La charte existante correspond au projet d’une meilleure conduite des politiques publiques, de leur efficacité, de leur pertinence, de leurs impacts, de leur cohérence et de leur efficience. En accord avec l’état de l’art international, son préambule place l’évaluation au confluent d’une triple exigence, du management public, de la démocratie et du débat scientifique. Comme les deux étudiants de l’appel du 9 juillet, les présents signataires, qui pratiquent l’évaluation des politiques publiques depuis la fin des années 1980, et qui participent aux activités de la SFE depuis sa fondation en 1999, sont convaincus que l’évaluation doit reposer sur une démarche pluridisciplinaire des sciences sociales, combinant analyse qualitative et quantitative. Ils sont en outre certains que, comme l’indique le premier principe de la charte de l’évaluation des politiques et des programmes publics, l’évaluation doit, pour des raisons à la fois cognitives et politiques, prendre en compte de façon raisonnée les différents intérêts en présence et recueillir la diversité des points de vue  pertinents sur l’action évaluée, qu’ils émanent d’acteurs, d’experts, ou de toute autre personne concernée. Depuis sa création, la SFE, comme l’indique l’article 2 de ses statuts, travaille à l’amélioration constante des méthodes de l’évaluation.

En 2011, elle a publié le n°6 de ses Cahiers de la SFE, qui porte sur »L’évaluation des impacts « , et discute de la variété des méthodes disponibles pour évaluer ces derniers. Il analyse aussi avec précision, notamment en prenant l’exemple du revenu de solidarité active en France (RSA) les conditions dans lesquelles certaines méthodes sont mieux adaptées pour évaluer tel ou tel type de politique. Ces réflexions sont en débat dans la communauté professionnelle et dans la communauté universitaire, qu’il est nécessaire de faire mieux travailler ensemble. Dans ce but, les signataires du présent texte ont, depuis le début des années 2000, organisé des séminaires professionnels à la SFE, en collaboration avec de nombreuses administrations, dont le Conseil d’analyse stratégique, l’IGPDE (ministères économique et financier), et des séminaires universitaires, à l’Université de Rennes 1 et l’Université Paris 1, auxquels ont participé des chercheurs et des enseignants de l’École d’Économie de Paris, du Centre d’économie de la Sorbonne, du Laboratoire LIEPP de Sciences Po Paris et de Sciences Po Lyon et Grenoble. Afin de faire reconnaître l’apport de l’évaluation des politiques publiques, ils appuient l’idée d’un « Grenelle de l’évaluation », réunissant tous les acteurs concernés.

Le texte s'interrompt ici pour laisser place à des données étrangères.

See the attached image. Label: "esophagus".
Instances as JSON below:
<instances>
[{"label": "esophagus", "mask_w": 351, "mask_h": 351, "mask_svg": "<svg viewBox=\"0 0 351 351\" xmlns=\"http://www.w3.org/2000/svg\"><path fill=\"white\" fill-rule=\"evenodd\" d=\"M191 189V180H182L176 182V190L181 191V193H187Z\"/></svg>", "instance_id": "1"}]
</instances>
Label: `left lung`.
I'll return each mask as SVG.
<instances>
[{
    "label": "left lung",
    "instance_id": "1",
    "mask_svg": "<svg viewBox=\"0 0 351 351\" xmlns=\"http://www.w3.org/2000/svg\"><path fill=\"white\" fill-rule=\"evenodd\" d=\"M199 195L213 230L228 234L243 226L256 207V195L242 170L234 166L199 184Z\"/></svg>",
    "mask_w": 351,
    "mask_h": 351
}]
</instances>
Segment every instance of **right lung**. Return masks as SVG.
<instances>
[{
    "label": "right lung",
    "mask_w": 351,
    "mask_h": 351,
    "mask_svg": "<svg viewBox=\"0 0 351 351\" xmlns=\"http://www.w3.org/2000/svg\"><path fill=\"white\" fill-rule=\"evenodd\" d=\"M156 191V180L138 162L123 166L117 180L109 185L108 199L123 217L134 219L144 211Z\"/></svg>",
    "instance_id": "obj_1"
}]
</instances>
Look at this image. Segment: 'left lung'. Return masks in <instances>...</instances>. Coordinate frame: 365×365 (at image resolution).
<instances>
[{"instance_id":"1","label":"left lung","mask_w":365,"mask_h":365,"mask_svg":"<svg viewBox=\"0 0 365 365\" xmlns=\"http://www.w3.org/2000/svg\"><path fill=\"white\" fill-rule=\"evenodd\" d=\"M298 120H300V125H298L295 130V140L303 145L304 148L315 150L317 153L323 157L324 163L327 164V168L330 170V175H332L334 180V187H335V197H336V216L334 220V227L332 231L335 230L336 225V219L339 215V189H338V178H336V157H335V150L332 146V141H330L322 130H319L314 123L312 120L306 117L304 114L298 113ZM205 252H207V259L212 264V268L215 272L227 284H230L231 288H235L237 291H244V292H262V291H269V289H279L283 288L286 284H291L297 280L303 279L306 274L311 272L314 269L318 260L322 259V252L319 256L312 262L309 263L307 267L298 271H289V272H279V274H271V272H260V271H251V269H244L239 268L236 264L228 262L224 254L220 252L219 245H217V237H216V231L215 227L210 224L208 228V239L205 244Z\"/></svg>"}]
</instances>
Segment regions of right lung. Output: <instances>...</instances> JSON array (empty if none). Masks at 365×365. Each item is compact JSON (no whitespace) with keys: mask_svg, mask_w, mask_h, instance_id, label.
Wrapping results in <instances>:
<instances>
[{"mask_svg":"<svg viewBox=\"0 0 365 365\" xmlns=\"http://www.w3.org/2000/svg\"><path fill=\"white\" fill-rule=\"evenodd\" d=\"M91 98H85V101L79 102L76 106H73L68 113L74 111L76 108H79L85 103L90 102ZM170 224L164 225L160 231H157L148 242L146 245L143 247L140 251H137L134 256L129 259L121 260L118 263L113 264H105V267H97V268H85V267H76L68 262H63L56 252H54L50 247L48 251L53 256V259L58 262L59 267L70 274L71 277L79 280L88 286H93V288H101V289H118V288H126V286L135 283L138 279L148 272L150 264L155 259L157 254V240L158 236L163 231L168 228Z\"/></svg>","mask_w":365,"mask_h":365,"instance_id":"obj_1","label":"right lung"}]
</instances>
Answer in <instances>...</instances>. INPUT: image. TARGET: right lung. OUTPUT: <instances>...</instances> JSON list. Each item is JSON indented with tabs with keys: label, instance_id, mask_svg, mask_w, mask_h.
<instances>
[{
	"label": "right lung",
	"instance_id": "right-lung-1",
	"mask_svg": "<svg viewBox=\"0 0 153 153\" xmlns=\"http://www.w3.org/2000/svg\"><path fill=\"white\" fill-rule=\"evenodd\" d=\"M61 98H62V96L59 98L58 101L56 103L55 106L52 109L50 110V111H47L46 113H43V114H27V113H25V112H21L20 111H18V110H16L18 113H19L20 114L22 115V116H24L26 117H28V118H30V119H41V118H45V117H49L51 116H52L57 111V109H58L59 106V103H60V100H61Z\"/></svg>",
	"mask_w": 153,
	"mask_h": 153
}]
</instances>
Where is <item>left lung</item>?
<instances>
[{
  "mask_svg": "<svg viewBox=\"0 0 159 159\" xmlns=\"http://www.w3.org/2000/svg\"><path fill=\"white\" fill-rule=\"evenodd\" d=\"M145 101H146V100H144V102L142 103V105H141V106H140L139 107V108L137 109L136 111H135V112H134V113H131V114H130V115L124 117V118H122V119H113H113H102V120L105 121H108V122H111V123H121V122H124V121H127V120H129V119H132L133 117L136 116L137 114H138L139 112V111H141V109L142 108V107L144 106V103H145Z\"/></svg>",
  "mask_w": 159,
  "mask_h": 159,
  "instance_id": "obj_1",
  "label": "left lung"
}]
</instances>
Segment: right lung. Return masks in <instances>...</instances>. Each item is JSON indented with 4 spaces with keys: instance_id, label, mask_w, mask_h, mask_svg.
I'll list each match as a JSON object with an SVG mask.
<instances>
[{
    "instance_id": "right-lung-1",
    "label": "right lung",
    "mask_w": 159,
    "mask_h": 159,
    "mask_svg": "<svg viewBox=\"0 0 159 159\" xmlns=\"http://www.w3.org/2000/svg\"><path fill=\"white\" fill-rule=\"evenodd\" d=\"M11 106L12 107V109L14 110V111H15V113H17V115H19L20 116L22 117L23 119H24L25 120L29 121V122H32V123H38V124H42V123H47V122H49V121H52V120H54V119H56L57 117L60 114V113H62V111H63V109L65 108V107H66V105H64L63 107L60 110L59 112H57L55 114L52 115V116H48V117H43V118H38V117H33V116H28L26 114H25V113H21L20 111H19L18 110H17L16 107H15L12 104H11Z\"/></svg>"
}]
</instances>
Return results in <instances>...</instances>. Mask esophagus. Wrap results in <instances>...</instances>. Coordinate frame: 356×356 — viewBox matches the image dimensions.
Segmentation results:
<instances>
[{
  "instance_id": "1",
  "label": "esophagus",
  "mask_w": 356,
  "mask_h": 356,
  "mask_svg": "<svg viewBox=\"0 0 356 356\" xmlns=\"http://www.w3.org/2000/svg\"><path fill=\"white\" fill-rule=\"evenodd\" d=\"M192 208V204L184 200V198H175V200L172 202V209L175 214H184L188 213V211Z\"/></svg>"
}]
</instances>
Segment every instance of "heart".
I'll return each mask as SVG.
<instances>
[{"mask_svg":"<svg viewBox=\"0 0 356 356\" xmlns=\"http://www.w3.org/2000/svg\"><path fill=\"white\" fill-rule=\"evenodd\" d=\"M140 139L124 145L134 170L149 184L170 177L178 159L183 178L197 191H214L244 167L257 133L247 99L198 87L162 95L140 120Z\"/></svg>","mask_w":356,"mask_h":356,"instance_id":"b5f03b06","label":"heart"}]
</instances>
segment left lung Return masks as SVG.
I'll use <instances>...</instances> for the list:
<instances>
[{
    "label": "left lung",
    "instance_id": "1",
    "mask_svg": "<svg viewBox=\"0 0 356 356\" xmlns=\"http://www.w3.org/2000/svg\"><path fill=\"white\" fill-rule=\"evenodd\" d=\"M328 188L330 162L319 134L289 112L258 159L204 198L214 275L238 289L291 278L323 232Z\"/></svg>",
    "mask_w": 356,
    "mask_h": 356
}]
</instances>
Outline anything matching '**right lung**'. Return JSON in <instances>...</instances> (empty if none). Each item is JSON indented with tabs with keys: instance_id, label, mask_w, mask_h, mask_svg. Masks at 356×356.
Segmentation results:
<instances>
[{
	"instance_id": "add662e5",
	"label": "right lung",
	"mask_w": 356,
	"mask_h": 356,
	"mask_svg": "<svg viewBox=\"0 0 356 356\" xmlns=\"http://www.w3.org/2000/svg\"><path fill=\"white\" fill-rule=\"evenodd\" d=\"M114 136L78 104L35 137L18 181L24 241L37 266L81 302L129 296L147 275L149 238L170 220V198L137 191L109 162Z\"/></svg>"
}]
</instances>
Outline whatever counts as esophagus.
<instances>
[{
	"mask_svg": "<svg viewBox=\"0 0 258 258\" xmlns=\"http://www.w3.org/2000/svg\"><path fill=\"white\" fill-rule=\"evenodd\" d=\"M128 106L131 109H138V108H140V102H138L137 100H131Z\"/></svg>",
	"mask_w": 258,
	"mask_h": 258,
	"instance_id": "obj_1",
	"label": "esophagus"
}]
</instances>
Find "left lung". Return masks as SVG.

Jean-Claude Barbier, directeur de recherche émérite CNRS, Centre d’économie de la Sorbonne, Université Paris 1 ; Maurice Baslé, professeur des Universités, CREM-CNRS-Université de Rennes 1, associé au LIEPP ; Jocelyne Delarue, docteur de l’Agroparistech, ancienne chargée de l’évaluation à l’AFD ; Nicolas Matyjasik, docteur en science politique, vice-président de la SFE ; François Mouterde, président de la SFE ; Jean-Luc Outin, chercheur CNRS, Centre d’économie de la Sorbonne, Université Paris 1 ; Bernard Perret, membre d’un corps d’inspection, ancien secrétaire du CSE ; Jacques Toulemonde, Sciences Po Lyon, responsable du groupe »Standards de qualité et déontologie » de la SFE.